ИСХОДНЫЙ ТЕКСТ ::

○ ○ ○ ○ ○

Выбрать главу

Одно дело промчаться по России галопом, а другое — пожить хотя бы месяц в деревне. Не хотите попробовать?

Я 55 лет жил в провинциальной России. Сознательно отказываясь от Москвы и крупных городов. Когда я в 1956 возвращался из казахстанской ссылки, то пошёл в облоно и попросил место как можно поглуше. Эта глушь описана у меня в «Матрёнином дворе». Когда в 1962 напечатали «Один день Ивана Денисовича», мне ковры выстилали, чтобы я переехал из Рязани в Москву и жил среди богатых советских писателей. Я не поехал. Когда в 1974 меня высылали, моя жена, москвичка, и трое моих сыновей были прописаны вместе с ней в Москве, а я там прописан не был и жить не мог.

Я думаю, что 55 лет — достаточный стаж, гораздо больше того месяца в деревне, который мне предлагают. Когда я вернулся, у меня была одна мысль: как же мне охватить всю Россию, которую я давно не видел? Теперь я проехал двадцать семь областей. Я ездил в районные центры, ездил в глухие места. Но когда я вернулся в Россию, мне было уже 75 лет, сейчас — 80. «Пробовать» уже поздновато. Пусть «пробует» тот, кто задаёт подобные вопросы.

○ ○ ○ ○ ○

ПРЕДОСТАВЛЕННЫЕ СВЕДЕНИЯ ::
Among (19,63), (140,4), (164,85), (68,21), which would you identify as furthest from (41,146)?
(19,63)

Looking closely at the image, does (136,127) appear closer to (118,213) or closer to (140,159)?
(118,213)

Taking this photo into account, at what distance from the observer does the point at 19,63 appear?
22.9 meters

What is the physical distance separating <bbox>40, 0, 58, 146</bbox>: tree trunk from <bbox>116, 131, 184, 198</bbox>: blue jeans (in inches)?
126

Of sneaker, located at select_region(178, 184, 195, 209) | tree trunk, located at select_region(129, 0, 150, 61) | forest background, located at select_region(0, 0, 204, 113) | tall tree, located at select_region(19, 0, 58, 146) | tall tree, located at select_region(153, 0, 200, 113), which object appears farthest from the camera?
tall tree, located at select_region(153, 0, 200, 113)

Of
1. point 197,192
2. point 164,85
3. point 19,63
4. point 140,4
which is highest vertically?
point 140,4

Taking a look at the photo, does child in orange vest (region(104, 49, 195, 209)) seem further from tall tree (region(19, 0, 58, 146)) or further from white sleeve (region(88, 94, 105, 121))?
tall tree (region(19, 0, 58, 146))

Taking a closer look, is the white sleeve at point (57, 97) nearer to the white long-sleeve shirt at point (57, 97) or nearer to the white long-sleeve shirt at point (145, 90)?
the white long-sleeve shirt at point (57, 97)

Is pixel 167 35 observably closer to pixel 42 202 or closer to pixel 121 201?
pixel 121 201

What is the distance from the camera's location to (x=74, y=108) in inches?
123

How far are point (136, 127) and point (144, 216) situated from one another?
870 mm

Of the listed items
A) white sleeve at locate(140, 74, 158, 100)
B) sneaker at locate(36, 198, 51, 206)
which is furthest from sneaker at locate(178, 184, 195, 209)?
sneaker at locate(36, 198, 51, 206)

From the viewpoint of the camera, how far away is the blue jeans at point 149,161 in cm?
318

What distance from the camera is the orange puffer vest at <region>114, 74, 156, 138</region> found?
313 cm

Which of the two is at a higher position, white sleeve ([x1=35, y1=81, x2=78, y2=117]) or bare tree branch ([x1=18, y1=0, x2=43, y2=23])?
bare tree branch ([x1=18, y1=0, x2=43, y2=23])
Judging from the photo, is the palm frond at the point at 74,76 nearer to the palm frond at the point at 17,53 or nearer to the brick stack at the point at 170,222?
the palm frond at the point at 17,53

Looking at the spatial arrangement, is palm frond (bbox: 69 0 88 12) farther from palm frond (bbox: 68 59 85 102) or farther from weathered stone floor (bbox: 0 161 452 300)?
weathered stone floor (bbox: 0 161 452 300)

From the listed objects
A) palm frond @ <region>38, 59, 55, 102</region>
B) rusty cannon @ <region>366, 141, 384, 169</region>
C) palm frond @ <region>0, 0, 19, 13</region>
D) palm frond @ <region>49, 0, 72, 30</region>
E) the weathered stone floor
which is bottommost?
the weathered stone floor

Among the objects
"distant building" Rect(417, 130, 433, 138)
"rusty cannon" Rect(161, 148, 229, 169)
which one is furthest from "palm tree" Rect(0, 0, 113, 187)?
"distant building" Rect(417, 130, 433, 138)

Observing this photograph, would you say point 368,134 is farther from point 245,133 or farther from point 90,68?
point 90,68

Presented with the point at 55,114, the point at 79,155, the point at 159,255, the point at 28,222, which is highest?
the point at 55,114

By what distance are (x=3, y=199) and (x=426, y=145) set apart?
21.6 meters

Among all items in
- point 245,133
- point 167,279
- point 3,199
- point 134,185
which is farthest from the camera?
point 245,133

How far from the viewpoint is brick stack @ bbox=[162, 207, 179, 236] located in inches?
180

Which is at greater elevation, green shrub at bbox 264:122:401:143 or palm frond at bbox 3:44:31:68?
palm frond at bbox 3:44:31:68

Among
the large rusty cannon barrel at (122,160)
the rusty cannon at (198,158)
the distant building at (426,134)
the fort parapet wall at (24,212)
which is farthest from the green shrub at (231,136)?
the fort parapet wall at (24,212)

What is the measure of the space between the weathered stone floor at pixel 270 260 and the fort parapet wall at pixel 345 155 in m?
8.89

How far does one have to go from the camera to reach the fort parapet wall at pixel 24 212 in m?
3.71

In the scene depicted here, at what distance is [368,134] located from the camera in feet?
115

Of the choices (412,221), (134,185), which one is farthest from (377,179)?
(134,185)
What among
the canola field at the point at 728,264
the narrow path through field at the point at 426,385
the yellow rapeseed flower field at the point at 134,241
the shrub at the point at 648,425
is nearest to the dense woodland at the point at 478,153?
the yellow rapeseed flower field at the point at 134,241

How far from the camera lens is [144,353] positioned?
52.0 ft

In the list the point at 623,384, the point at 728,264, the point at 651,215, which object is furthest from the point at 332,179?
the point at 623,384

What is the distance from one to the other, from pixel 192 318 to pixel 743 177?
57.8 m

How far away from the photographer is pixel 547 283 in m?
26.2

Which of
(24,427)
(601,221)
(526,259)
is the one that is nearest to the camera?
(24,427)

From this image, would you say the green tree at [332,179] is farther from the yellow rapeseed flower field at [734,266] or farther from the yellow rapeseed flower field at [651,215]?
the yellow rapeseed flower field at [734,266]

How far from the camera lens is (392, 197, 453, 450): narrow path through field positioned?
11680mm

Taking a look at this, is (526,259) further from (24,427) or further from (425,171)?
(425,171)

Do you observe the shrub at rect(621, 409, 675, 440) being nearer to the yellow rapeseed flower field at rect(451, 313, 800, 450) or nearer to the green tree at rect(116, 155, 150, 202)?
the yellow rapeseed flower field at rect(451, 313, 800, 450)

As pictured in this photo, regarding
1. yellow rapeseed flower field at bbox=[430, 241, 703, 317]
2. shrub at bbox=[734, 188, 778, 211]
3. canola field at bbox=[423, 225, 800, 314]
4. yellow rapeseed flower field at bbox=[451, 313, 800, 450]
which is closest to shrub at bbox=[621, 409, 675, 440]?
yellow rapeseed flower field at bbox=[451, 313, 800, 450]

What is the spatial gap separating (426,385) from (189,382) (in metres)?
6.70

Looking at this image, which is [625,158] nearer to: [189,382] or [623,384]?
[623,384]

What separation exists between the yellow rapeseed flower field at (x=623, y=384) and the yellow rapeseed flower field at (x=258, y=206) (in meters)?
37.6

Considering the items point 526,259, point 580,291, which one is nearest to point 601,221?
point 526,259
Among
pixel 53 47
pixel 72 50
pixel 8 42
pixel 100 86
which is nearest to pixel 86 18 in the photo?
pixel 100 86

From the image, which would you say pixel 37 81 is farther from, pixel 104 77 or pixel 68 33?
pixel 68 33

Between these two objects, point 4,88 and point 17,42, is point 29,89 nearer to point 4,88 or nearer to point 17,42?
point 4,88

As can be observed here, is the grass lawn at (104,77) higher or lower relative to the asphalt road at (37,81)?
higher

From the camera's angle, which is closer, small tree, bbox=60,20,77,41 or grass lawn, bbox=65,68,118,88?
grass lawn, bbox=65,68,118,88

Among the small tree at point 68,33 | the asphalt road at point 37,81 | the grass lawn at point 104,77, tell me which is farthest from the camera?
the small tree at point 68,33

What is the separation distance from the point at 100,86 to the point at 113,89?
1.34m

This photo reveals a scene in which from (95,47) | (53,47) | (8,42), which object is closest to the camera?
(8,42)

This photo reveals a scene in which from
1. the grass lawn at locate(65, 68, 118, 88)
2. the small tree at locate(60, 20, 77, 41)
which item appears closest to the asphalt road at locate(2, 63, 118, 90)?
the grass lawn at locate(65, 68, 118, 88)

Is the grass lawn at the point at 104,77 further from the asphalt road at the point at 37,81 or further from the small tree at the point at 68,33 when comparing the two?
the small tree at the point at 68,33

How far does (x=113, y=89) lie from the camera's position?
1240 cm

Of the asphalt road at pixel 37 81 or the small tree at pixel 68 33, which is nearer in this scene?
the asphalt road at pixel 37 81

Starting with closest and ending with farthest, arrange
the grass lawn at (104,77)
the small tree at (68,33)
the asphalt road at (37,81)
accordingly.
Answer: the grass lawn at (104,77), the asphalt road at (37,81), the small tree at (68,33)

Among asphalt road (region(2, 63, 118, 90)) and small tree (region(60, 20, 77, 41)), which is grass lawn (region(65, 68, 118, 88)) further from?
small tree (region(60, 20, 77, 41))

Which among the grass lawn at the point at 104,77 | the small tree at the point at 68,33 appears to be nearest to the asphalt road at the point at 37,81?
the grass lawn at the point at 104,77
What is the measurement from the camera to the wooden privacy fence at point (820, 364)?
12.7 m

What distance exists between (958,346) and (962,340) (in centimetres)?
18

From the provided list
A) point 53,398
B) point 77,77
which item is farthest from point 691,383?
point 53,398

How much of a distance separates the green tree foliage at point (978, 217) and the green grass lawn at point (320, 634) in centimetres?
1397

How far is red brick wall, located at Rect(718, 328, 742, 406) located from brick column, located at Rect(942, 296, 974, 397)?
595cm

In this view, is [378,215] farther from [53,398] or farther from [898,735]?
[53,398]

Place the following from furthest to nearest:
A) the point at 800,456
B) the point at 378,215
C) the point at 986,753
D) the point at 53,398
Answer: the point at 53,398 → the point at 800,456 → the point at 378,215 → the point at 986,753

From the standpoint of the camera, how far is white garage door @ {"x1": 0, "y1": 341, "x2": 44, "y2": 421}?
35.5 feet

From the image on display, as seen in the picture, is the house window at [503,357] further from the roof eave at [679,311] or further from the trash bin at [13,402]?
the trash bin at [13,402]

○ ○ ○ ○ ○

ЗАДАЧИ И ЗАДАНИЯ ::
1 – Перескажите абзац исходного текста, начинающийся словами «Я 55 лет жил в провинциальной России», в виде краткого списка и сохраните его основные факты.
2 – Сколько областей удалось проехать после возвращения в Россию, согласно исходному тексту?
Записи представляют собой отдельный материал.

ОТВЕТЫ ПО ЗАДАНИЯМ ::
1 –
- 55 лет жизни в провинциальной России при сознательном отказе от Москвы и крупных городов.
- 1956 год: после возвращения из казахстанской ссылки в облоно было попрошено место как можно глуше. Эта глушь описана в «Матрёнином дворе».
- 1962 год: после публикации «Одного дня Ивана Денисовича» звали переехать из Рязани в Москву, к богатым советским писателям. Переезд не состоялся.
- 1974 год: во время высылки жена-москвичка и трое сыновей были прописаны в Москве, а у самого рассказчика московской прописки не было, и жить там он не мог.

2 – Двадцать семь областей.